● **Trecho exibido**:

■ ■ ■

Julho, 2003
O mínimo que se espera de um cronista é que ele saiba escolher assuntos que mereçam crônica. O problema é quando o assunto que não merece crônica embirra e não desocupa a moita. Não sei como agem cronistas sérios em tal situação. Eu, sem nome a zelar, pego o assunto que não merece crônica e faço uma crônica que não merece leitura. É o que acontece agora. Avisei, hem.
Olha, se não bebesse tanto, o carioca do
Méier, nosso amigo Caju, ainda estaria vivo. Passava o dia e boa parte da noite
num boteco do Catete, tranquilo, tranquilo, sentado num banquinho redondo,
daqueles altos de balcão de lanchonete, bicando cerveja e esticando conversa.
Isto, lá pelos anos 60. Nós, estudantes da
república “Solar do Outeiro”, na Glória, ao sairmos pela manhã, já topávamos o Caju
no bar do Caçapa em pleno desjejum etílico. No fim do dia, quando a gente
voltava, o homem continuava lá, firme, repetindo gestos, assuntando a rua. Mais
ou menos os mesmos casos, as mesmas piadas e companhias que também variavam pouco.

■ ■ ■

● **Linhas de dados**:

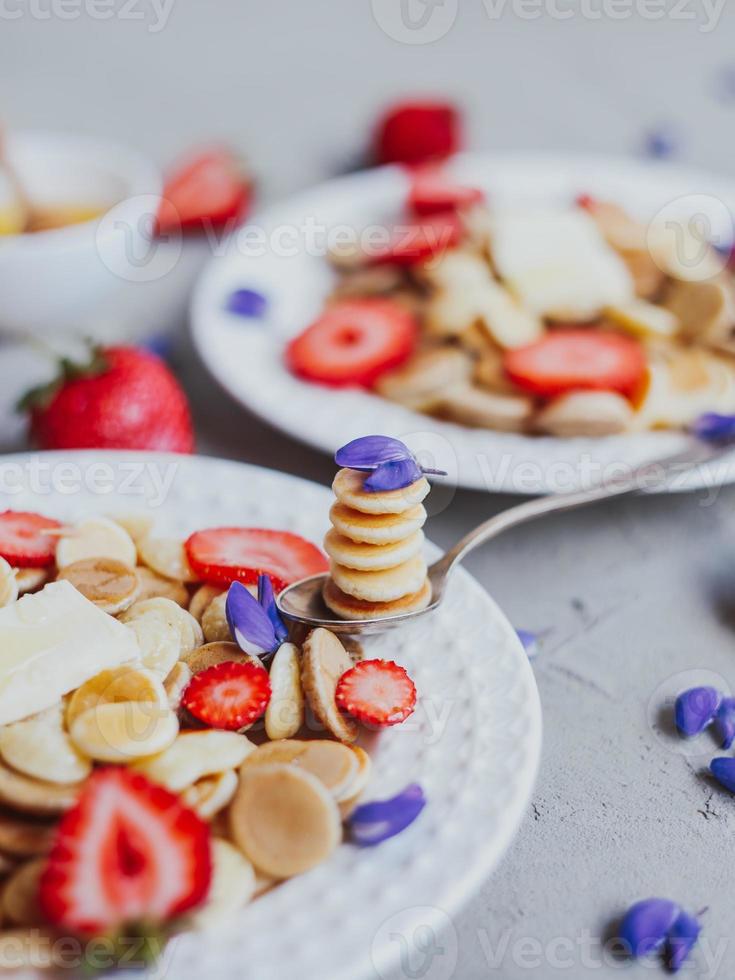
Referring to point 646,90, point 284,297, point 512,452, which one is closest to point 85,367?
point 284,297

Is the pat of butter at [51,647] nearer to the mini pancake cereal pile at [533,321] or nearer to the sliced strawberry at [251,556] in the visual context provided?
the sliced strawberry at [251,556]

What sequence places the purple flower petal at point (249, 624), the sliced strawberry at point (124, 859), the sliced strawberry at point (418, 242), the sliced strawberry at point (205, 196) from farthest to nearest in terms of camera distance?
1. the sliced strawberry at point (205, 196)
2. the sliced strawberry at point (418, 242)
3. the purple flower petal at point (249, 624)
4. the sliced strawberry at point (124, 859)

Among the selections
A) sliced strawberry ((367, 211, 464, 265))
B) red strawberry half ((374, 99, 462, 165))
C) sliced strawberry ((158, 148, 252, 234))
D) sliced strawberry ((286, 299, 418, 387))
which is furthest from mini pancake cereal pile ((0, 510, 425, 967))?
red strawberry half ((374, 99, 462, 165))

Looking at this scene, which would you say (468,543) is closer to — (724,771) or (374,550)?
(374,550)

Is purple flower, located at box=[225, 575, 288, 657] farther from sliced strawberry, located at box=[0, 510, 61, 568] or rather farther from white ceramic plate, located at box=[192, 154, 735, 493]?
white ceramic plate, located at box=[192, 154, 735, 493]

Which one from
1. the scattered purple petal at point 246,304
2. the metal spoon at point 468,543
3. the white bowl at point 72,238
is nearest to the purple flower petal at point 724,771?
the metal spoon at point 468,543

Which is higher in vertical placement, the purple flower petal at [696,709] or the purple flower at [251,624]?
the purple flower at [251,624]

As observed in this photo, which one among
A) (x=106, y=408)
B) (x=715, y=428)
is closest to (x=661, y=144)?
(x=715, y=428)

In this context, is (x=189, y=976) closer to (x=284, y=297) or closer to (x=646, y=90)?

■ ■ ■

● **Enunciado 1**: Extraia a crônica sobre o amigo Caju inteira, sem nenhuma alteração.
● **Enunciado 2**: Converta em lista numerada tudo o que vai na listagem desde a linha que contém "What sequence places" até a linha que contém "4. the sliced strawberry at point (124, 859)", com as duas incluídas. Deixe de fora as linhas em branco.
O texto e a listagem não têm nenhuma relação entre si.

● **Resposta correta 1**:
Julho, 2003
O mínimo que se espera de um cronista é que ele saiba escolher assuntos que mereçam crônica. O problema é quando o assunto que não merece crônica embirra e não desocupa a moita. Não sei como agem cronistas sérios em tal situação. Eu, sem nome a zelar, pego o assunto que não merece crônica e faço uma crônica que não merece leitura. É o que acontece agora. Avisei, hem.
Olha, se não bebesse tanto, o carioca do
Méier, nosso amigo Caju, ainda estaria vivo. Passava o dia e boa parte da noite
num boteco do Catete, tranquilo, tranquilo, sentado num banquinho redondo,
daqueles altos de balcão de lanchonete, bicando cerveja e esticando conversa.
Isto, lá pelos anos 60. Nós, estudantes da
república “Solar do Outeiro”, na Glória, ao sairmos pela manhã, já topávamos o Caju
no bar do Caçapa em pleno desjejum etílico. No fim do dia, quando a gente
voltava, o homem continuava lá, firme, repetindo gestos, assuntando a rua. Mais
ou menos os mesmos casos, as mesmas piadas e companhias que também variavam pouco.

● **Resposta correta 2**:
1. What sequence places the purple flower petal at point (249, 624), the sliced strawberry at point (124, 859), the sliced strawberry at point (418, 242), the sliced strawberry at point (205, 196) from farthest to nearest in terms of camera distance?
2. 1. the sliced strawberry at point (205, 196)
3. 2. the sliced strawberry at point (418, 242)
4. 3. the purple flower petal at point (249, 624)
5. 4. the sliced strawberry at point (124, 859)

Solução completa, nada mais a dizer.